Dreaming with your eyes open

The controversies, the declarations, the pre-festival media spectacle, the outside view is quickly lost when you're inside the pool. The focus is on the films, each work for itself, with its questions, its answers, its points of view on the human condition in the face of the crises that reign in this world. And very quickly, during the first days of the festival, the films start to talk to each other. Avenues cross, as Xiaoxin's postcards – made in China – meet Kai's path, and little messages in one film answer a question posed in another. We begin to see the connections, and these take us back to the context in which the films are produced and/or presented. This cross-disciplinary dialogue thus forges a passageway, a link to the outside world, inspires reflection and leaves us changed and enriched.
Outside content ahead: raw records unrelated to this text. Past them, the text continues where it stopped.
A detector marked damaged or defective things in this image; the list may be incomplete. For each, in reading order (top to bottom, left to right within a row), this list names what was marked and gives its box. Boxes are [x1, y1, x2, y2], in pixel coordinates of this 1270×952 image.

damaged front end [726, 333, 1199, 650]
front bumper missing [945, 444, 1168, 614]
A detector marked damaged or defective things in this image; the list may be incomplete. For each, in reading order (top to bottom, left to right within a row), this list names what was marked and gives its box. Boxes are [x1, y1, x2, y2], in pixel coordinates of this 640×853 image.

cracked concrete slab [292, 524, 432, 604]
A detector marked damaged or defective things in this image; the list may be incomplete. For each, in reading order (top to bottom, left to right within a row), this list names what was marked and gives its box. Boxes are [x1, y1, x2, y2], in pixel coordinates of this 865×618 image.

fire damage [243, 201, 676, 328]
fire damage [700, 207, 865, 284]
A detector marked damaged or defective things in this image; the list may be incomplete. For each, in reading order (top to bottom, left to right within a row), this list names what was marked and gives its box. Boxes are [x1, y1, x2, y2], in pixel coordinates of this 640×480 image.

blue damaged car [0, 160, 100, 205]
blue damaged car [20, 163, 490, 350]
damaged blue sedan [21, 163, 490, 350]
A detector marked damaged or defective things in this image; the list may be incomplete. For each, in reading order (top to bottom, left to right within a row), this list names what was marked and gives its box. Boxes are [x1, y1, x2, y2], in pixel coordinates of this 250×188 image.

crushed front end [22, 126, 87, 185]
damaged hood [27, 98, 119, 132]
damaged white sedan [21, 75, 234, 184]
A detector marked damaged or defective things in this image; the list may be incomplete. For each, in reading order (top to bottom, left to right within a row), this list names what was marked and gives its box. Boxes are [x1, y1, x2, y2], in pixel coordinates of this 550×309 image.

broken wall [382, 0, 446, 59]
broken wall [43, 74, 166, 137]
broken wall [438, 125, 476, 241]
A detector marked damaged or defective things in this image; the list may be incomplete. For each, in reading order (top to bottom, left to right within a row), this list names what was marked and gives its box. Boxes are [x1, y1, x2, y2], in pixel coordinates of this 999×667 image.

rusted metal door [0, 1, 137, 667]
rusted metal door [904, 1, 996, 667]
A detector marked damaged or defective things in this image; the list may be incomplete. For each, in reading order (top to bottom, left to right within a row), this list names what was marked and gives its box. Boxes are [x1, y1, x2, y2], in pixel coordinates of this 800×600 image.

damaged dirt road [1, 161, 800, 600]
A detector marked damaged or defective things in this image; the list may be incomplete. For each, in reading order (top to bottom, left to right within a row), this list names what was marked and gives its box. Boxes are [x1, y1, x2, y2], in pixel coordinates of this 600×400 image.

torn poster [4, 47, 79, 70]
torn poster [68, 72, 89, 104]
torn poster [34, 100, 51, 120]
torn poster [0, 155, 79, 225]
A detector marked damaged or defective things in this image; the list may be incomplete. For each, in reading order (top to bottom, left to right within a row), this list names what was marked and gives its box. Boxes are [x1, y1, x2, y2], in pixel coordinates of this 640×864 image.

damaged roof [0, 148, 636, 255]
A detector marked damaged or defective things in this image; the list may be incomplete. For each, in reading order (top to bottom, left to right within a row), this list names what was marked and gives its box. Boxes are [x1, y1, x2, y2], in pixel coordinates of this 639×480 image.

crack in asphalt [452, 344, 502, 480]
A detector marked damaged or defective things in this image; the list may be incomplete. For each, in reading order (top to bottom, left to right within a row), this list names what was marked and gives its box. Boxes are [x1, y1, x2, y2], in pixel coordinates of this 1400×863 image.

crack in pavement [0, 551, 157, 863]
Ten days at the festival is a bit like dreaming with your eyes open – sharing a space-time with thousands of festival-goers and at the same time letting yourself be swept off into the world - from Potsdamer Platz to the beach in Recife. Although Nele Wohlatz's characters are lost, bewildered and sometimes disappointed, they are never discouraged. On the contrary, they are full of curiosity and openness to the world. As long as we all come together as individuals to form a community – random, but a community nonetheless – in the darkness of the cinema, and are prepared to be carried away, disturbed or even confronted by the cinema, there is hope.